━━ Verilen metin ━━

Baba ve Çocuk

Yazan: 02 Ekim 2019 739

Baba müessir, çocuk eserdir… Baba mimar, çocuk imardır… Bir çocuk, babasının faaliyet bütününün mecmuudur… Eskinin:

 “Bana arkadaşını söyle, sana kim olduğunu söyleyeyim.”

Sözüne nispeten, “Bana babanı söyle, sana kim olduğunu söyleyeyim.”

Diyebilir miyiz? Aslında diyebilmeliyiz. Biz de tam olarak bundan bahsediyoruz. Alimden zalim, zalimden alim doğar, toplumsal şartlar çocuğunuzu elinizden alır ve kendi şartlarına göre şekillendirir ve siz buna müdahale edemezsiniz, bunlar ayrı husus… Biz devlet ve millet eliyle tesis edilmesi gereken müesseseden bahsedelim… Çocuk aslında bir tuval gibi ressam olan babasının karşısında durur. Ressama, o tuvale sanatıyla birlikte şahsiyetini de resmetmek düşer. Belirtmeye gerek var mı bilmiyoruz ama burada bahsettiğimiz baba, mukaddes ölçüler ile tarifi yapılmış, mesuliyeti belirlenmiş ideal bir Müslümandır.

━━━
━━ Gösterilen veriler ━━

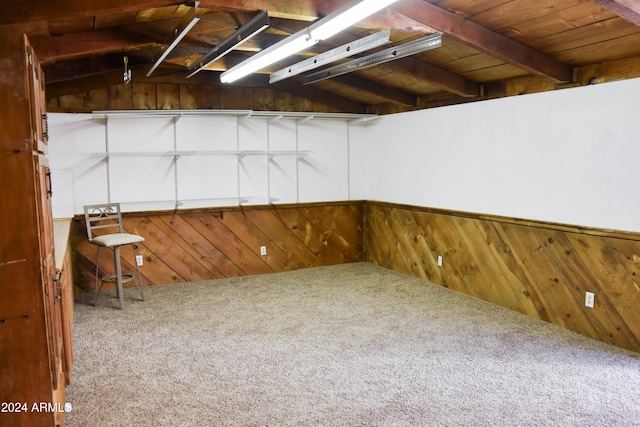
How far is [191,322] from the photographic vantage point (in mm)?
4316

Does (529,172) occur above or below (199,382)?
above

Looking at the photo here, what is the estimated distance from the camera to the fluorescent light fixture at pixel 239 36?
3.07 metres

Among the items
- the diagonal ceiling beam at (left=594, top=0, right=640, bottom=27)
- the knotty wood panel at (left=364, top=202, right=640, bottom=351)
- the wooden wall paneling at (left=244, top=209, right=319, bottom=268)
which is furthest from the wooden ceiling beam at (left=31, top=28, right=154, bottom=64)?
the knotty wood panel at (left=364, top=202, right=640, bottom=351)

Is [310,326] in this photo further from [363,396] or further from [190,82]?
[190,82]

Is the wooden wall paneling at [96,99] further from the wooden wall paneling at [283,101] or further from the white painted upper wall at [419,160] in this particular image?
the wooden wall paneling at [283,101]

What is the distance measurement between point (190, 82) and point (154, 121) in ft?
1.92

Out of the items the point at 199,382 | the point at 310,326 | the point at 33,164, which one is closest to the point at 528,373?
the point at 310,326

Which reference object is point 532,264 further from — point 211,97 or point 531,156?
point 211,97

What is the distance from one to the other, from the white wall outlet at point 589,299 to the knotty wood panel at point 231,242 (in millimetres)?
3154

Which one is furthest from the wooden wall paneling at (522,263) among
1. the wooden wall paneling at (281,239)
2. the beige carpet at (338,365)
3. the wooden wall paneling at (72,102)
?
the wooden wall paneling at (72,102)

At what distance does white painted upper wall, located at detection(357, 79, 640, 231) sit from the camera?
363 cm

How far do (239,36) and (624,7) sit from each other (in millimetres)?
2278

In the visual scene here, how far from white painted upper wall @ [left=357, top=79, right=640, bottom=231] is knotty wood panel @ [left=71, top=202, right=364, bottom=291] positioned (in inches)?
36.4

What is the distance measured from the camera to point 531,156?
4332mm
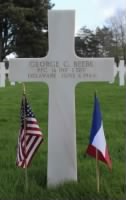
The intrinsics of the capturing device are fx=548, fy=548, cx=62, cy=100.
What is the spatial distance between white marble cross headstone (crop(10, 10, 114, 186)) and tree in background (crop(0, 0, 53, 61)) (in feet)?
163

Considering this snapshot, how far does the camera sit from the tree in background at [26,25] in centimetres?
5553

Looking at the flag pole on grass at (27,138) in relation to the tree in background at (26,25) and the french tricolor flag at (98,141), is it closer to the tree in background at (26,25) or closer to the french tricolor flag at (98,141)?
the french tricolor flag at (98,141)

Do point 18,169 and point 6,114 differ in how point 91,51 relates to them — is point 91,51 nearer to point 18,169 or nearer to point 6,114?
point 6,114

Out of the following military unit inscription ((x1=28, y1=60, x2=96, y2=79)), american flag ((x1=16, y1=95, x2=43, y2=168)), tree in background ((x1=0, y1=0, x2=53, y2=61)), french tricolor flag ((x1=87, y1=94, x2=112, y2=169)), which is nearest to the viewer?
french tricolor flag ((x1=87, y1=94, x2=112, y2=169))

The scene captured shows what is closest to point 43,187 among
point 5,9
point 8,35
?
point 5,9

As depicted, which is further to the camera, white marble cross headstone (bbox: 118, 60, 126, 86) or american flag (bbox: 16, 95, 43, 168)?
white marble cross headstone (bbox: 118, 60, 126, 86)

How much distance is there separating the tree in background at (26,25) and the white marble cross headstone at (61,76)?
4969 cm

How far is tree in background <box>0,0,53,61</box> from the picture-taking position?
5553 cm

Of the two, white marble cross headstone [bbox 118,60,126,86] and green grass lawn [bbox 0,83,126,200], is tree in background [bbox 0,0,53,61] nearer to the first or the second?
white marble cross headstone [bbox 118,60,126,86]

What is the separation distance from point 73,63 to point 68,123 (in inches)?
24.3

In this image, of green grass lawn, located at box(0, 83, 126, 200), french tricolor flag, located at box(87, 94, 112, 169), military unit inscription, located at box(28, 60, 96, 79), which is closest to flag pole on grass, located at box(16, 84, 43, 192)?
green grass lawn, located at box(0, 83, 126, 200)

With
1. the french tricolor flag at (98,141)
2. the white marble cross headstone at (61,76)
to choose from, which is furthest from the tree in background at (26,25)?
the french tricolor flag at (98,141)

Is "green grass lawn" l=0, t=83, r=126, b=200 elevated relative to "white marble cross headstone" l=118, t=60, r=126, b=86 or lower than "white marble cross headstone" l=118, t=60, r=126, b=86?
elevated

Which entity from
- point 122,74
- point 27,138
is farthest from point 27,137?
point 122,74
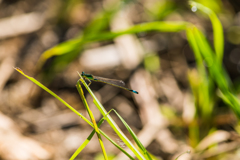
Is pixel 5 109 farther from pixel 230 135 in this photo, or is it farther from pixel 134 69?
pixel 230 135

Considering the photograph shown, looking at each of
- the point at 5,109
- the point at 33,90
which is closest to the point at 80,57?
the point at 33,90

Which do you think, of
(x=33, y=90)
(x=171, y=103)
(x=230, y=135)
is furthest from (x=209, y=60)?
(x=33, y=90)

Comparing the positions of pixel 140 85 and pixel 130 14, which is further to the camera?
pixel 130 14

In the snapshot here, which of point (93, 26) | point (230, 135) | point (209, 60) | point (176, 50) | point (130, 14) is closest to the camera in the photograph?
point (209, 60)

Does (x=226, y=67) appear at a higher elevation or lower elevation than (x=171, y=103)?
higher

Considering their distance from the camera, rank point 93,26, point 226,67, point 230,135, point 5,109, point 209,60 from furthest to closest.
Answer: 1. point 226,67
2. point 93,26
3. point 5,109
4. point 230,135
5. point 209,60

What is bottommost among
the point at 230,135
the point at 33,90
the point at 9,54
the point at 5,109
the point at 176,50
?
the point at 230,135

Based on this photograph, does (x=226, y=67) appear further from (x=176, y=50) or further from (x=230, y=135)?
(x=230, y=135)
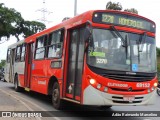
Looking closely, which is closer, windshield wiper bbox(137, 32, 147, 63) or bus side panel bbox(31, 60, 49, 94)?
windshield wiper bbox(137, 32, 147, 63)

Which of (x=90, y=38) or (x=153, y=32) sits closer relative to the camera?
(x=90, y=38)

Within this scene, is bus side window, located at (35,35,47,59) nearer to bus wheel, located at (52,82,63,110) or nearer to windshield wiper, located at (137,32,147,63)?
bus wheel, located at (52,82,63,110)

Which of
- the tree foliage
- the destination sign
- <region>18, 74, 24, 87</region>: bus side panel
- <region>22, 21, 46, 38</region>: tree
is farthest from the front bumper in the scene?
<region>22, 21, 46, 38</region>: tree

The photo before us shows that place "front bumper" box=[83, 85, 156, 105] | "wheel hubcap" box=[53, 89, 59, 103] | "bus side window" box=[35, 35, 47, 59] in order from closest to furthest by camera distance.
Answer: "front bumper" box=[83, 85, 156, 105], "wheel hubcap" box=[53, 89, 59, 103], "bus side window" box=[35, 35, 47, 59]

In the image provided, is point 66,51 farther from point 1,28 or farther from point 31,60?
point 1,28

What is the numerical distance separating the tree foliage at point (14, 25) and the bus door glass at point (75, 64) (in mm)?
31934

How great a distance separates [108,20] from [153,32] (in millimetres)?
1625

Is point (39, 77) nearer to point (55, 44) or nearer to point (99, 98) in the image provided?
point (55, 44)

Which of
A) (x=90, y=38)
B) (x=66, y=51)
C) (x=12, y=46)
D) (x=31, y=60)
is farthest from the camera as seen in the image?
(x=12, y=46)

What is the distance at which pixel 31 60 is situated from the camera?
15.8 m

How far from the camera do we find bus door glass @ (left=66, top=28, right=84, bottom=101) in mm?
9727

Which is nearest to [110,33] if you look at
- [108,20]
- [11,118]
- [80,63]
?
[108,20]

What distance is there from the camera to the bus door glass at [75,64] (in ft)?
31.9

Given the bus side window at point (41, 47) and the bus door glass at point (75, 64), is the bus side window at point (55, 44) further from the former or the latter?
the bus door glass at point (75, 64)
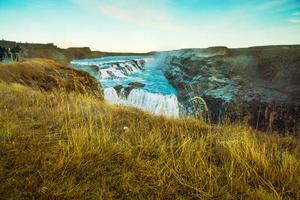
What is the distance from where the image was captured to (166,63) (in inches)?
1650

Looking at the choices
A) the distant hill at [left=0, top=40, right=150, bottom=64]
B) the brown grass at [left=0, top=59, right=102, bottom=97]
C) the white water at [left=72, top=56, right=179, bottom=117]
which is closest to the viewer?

━━━
━━ Gösterilen veriler ━━

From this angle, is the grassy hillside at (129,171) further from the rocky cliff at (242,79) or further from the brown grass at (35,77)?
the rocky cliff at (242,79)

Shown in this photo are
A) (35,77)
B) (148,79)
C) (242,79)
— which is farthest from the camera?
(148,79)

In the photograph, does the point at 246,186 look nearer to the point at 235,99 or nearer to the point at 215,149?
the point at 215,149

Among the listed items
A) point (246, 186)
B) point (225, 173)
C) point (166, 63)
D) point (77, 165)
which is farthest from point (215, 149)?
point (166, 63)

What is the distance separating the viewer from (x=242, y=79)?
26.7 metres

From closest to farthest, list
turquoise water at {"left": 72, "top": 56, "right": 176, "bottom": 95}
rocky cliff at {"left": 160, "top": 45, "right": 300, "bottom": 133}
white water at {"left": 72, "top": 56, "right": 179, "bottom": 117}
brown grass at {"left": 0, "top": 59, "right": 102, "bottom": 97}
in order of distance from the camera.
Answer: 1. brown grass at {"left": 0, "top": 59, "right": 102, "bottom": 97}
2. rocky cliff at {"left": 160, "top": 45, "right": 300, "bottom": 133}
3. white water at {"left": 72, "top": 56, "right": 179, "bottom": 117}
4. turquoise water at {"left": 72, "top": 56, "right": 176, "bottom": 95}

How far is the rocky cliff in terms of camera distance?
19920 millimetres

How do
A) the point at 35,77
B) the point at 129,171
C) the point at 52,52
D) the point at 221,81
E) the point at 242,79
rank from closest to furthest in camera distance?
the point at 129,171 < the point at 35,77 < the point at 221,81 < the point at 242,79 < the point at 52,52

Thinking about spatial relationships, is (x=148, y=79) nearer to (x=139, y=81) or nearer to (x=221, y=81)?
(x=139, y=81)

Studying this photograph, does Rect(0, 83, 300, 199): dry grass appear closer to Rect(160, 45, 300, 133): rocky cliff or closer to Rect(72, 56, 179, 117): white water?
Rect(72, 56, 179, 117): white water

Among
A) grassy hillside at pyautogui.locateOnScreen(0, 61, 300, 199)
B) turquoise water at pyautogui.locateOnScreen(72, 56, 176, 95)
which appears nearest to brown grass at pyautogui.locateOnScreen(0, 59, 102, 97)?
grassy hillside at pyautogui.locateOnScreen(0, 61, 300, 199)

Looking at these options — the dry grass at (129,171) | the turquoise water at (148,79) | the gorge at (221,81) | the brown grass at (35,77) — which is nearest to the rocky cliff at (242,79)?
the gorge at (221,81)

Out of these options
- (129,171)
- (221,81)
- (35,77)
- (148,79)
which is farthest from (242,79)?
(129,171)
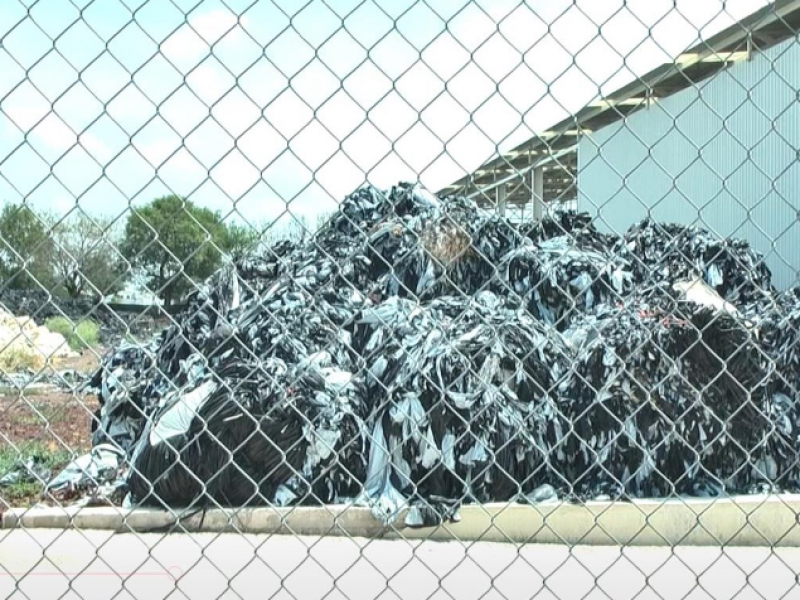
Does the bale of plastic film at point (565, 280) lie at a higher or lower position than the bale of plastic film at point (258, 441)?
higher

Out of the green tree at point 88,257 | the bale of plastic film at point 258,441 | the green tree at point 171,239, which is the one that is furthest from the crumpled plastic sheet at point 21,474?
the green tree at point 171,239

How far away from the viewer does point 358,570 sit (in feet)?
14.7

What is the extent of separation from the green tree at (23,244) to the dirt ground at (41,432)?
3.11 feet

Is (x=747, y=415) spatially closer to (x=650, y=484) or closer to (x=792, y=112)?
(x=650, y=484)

━━━

### [Kısa görev A]
Satırlarda "farther" kelimesini içeren her satırı bulun ve olduğu gibi kopyalayın. Büyük-küçük harf ayrımı dikkate alınır.
### [Kısa görev B]
Baba ve çocuk konulu metnin devamını, son cümlesinden sonrasından başlayarak yazın.

### [Çıktı A]
Is pixel 5 109 farther from pixel 230 135 in this photo, or is it farther from pixel 134 69?
In the image provided, is point 66,51 farther from point 1,28 or farther from point 31,60?

### [Çıktı B]
Çocuk, babasının tohumudur. Baba bir çiftçi maharetiyle o tohumu ıslah edilmiş toprağa bırakır ve onu en emin şartlar içinde yetiştirip terbiye eder. Ancak bundan sonradır ki o tohumdan ormanlık çapa erişebilecek bir fikir ve aksiyon bekleyebilir. Bu mübarek mimar-imar, müessir-eser nispetini bahsettiğimiz şartlar içinde yürüttüğümüz sürece saadetli devirlerin kapısı aralanacak demektir. Yoksa her gelen yeni neslin, kendisinden önceki nesli aratacak derecede bir ucubelik belirteceğini tahmin etmek hiç de zor değil.

...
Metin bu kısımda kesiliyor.